O senador afirmou que há fatos que, na avaliação dele, devem ser considerados pela Casa durante a análise da indicação. Ele citou a atuação do magistrado em julgamentos no Tribunal Superior Eleitoral (TSE) e a declaração dirigida ao ministro Alexandre de Moraes, do Supremo Tribunal Federal (STF), durante a diplomação do presidente Luiz Inácio Lula da Silva.

— Essa Corregedoria deve ser ocupada por alguém cuja independência e autonomia sejam claramente percebidas pela população, além, é claro, de sua comprovada capacidade para o pleno exercício da função.
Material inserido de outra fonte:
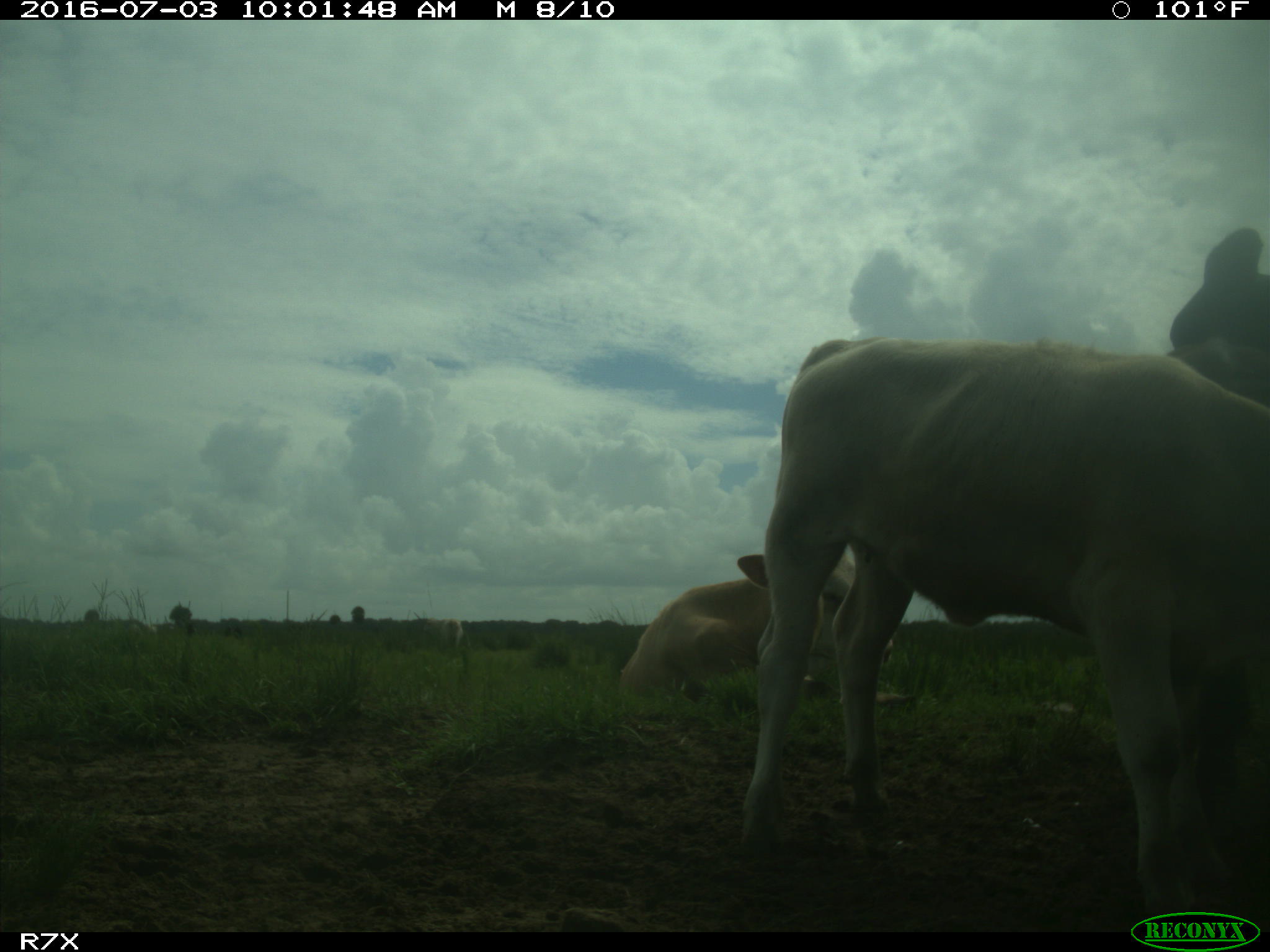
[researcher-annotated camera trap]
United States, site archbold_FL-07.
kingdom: Animalia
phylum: Chordata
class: Mammalia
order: Artiodactyla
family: Bovidae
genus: Bos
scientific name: Bos taurus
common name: domestic cow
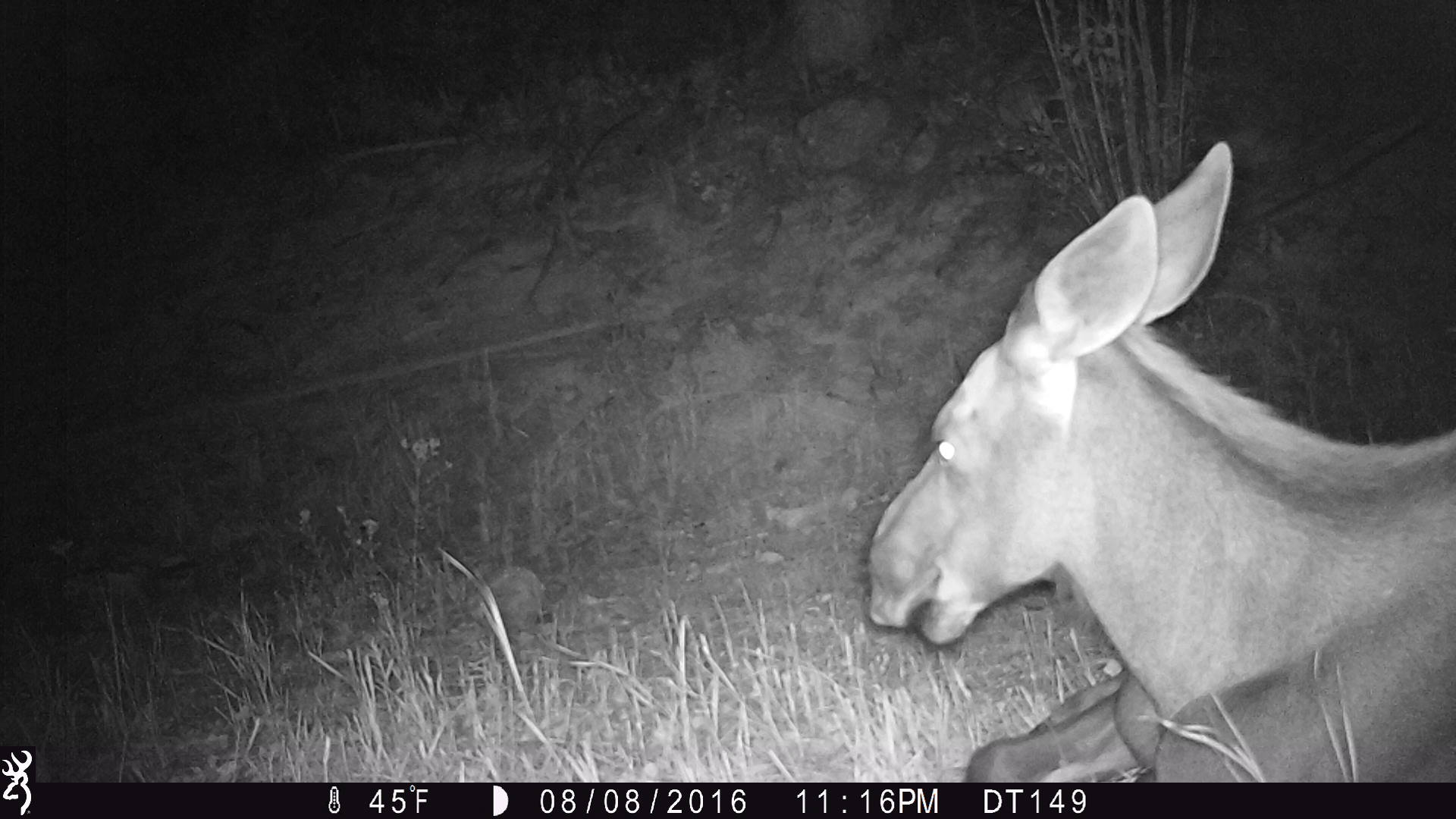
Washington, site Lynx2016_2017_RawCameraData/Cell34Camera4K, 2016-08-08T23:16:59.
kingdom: Animalia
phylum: Chordata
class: Mammalia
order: Artiodactyla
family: Cervidae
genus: Alces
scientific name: Alces alces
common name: moose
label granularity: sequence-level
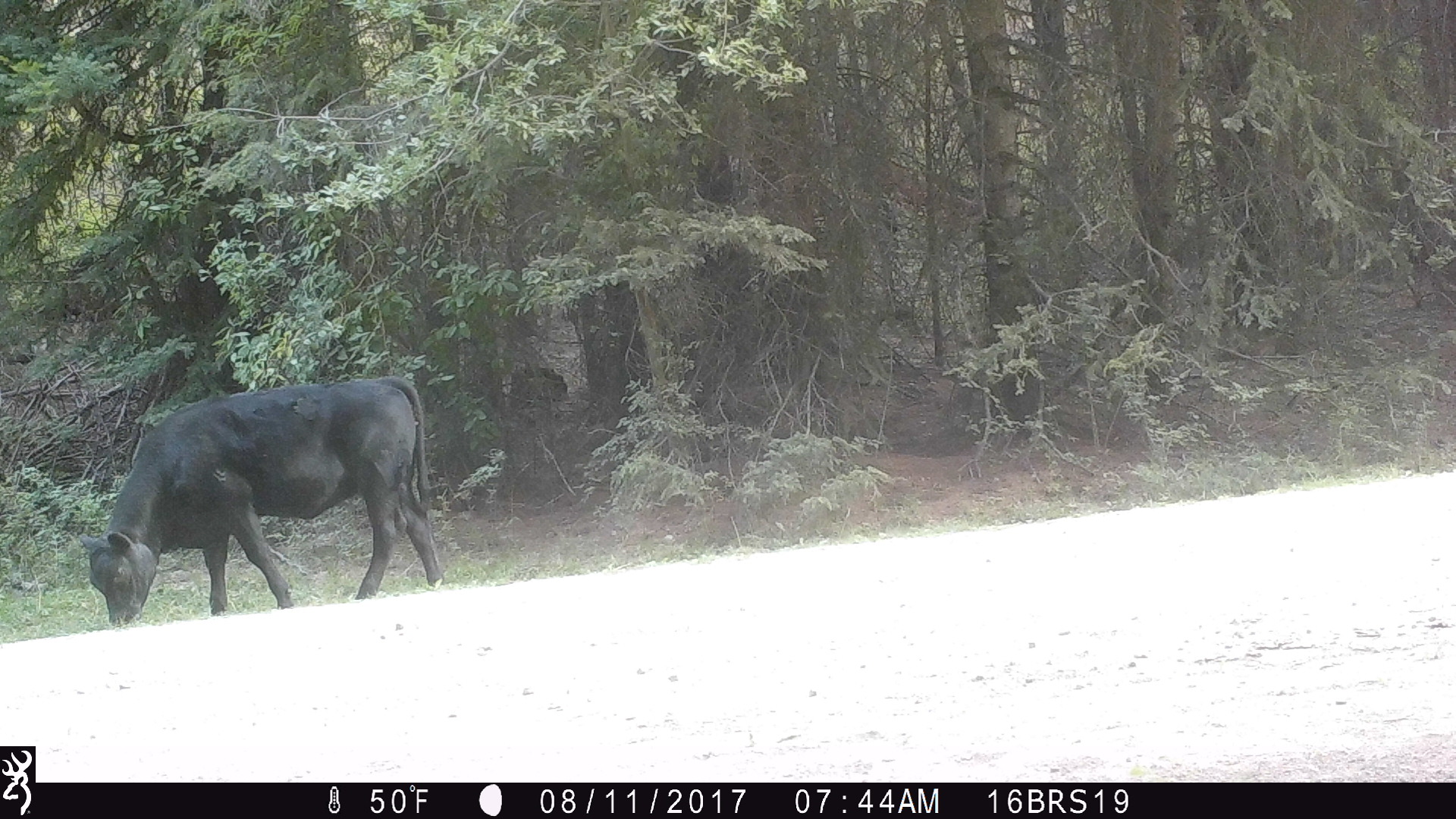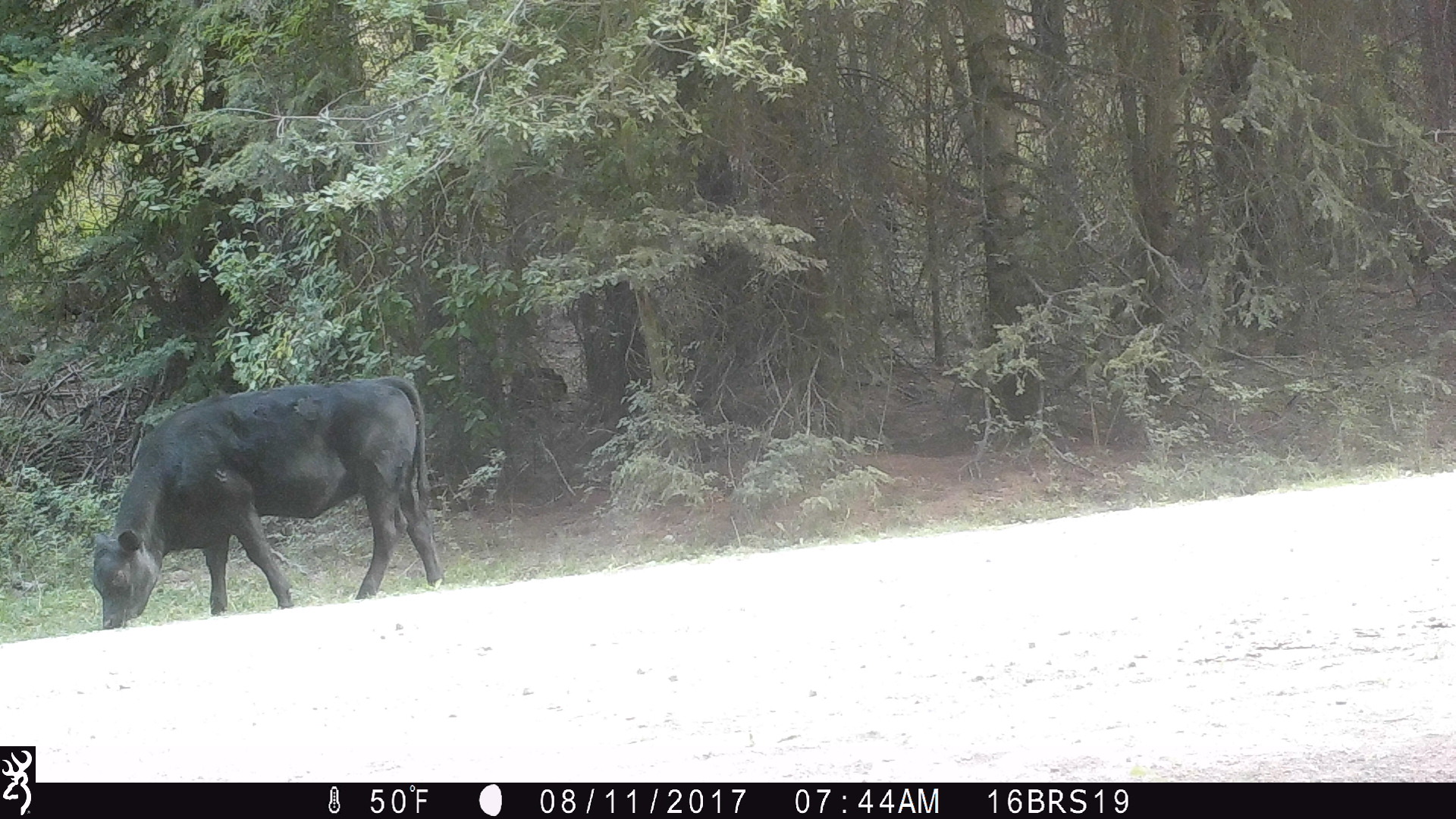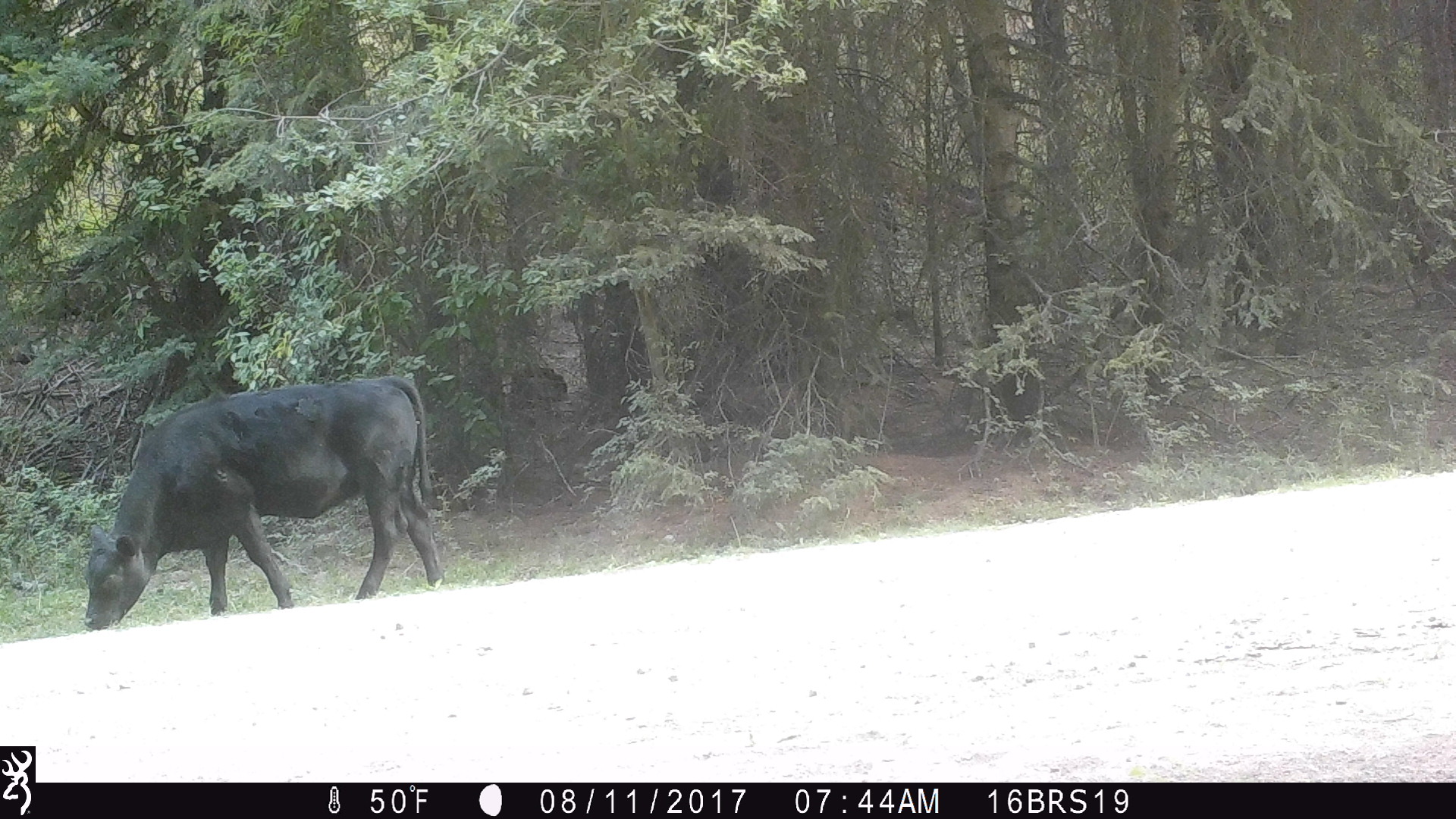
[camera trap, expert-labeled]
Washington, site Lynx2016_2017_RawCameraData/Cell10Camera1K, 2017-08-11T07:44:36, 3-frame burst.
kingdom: Animalia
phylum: Chordata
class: Mammalia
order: Artiodactyla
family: Bovidae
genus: Bos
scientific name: Bos taurus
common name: domestic cattle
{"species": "domestic cattle (Bos taurus)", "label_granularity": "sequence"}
Repercute intensamente, até os dias de hoje, o episódio ocorrido durante a solenidade de diplomação do presidente Lula, quando Benedito cumprimenta efusivamente Alexandre de Moraes, dizendo: “Missão dada é missão cumprida”. Em maio de 2023, a atuação de Benedito Gonçalves foi decisiva como relator no julgamento que resultou na cassação do mandato do deputado federal Deltan Dallagnol. É por situações como essa, de forte ativismo, com claros sinais de perseguição, que os tribunais superiores de Justiça vêm perdendo tanto a credibilidade perante a sociedade — afirmou.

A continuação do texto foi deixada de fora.